7.Il secondo motivo di ricorso è inammissibile per difetto di autosufficienza, non essendo stato trascritto né allegato l’atto contenente la domanda in discussione, sì da poterne verificare il carattere di novità che viene contestato.

8.Il terzo motivo è inammissibile per genericità. Premesso che è consentita la motivazione per relationem ove faccia comprendere le ragioni della decisione (si veda Cass. n. 20883 del 05/08/2019: “La sentenza d’appello può essere motivata “per relationem”, purché il giudice del gravame dia conto, sia pur sinteticamente, delle ragioni della conferma in relazione ai motivi di impugnazione ovvero della identità delle questioni prospettate in appello rispetto a quelle già esaminate in primo grado, sicché dalla lettura della parte motiva di entrambe le sentenze possa ricavarsi un percorso argomentativo esaustivo e coerente, mentre va cassata la decisione con cui la corte territoriale si sia limitata ad aderire alla pronunzia di primo grado in modo acritico senza alcuna valutazione di infondatezza dei motivi di gravame. (Nella specie, la S.C. ha confermato la decisione impugnata che, nel giudizio avente ad oggetto il risarcimento dei danni derivanti da illegittime sospensioni di un contratto di appalto, con riguardo alla relativa liquidazione, ha richiamato la sentenza di primo grado affermando di condividerla integralmente ed esplicitandone puntualmente le ragioni)”, va rilevato che nel caso in esame la Corte territoriale risulta aver riportato in sintesi l’iter argomentativo della decisione di primo grado e la censura non indica le ragioni in forza delle quali la motivazione per relationem sarebbe inidonea a consentire la comprensione delle ragioni della decisione.

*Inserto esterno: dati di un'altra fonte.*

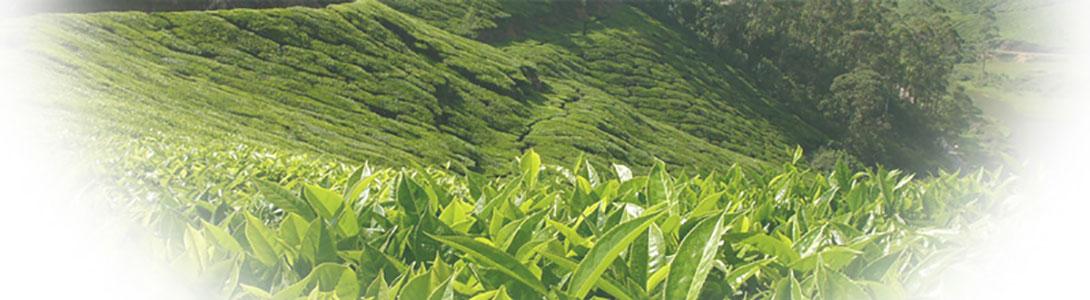 ۱۰۹۰-۳۰۰-Bg-Zargaran-Tea-چای-زرگران-اسلایدر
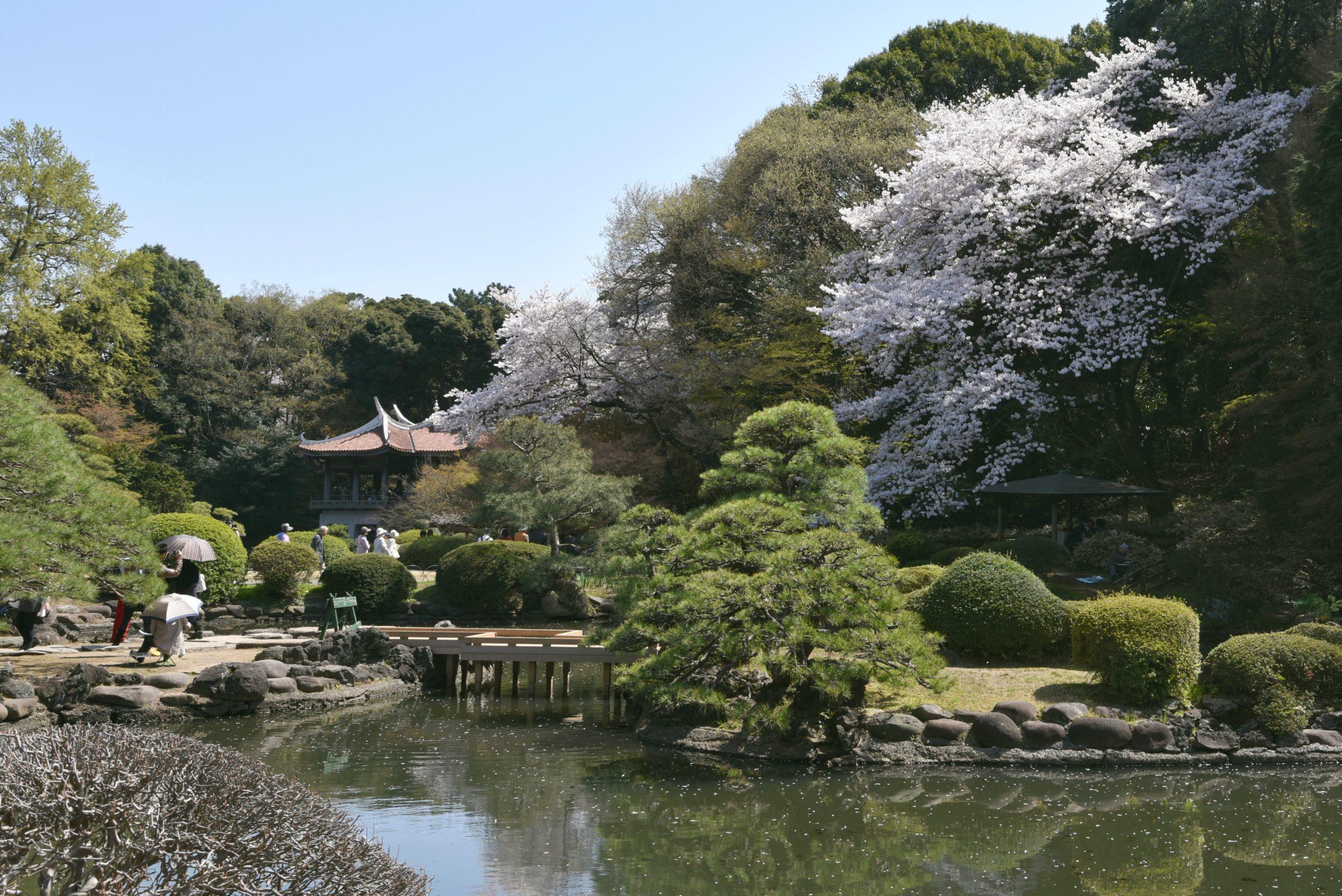 Besonders im Frühling ist der Shinjuku Gyoen einer der meistbesuchten Gärten Tokios. Dann tauchen die mehr als 1.500 Kirschbäume den Nationalgarten in ein Meer aus Rosatönen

9. Gli ultimi due motivi sono inammissibili, in difetto delle allegazioni (prima tra tutte quella relativa ai conteggi prodotti dal ricorrente di cui la Corte territoriale ha affermato di aver tenuto conto) atte a dimostrare, secondo il criterio di autosufficienza, le affermazioni contestate.

10. In base alle svolte argomentazioni il ricorso principale va dichiarato inammissibile, con assorbimento del ricorso incidentale condizionato.

11. Le spese sono liquidate secondo soccombenza.

P.Q.M.

La Corte dichiara inammissibile il ricorso.

Condanna il ricorrente al pagamento delle spese del giudizio di legittimità, liquidate in complessivi Euro 4.000,00, di cui Euro 200,00 per esborsi, oltre spese generali al 15% e accessori di legge.

Ai sensi del D.P.R. n. 115 del 2002, art. 13, comma 1 quater, dà atto della sussistenza dei presupposti processuali per il versamento da parte del ricorrente principale dell’ulteriore importo a titolo di contributo unificato pari a quello, se dovuto, per il ricorso a norma dello stesso art. 13, comma 1-bis.

Così deciso in Roma, nell’adunanza camerale, il 30 settembre 2021.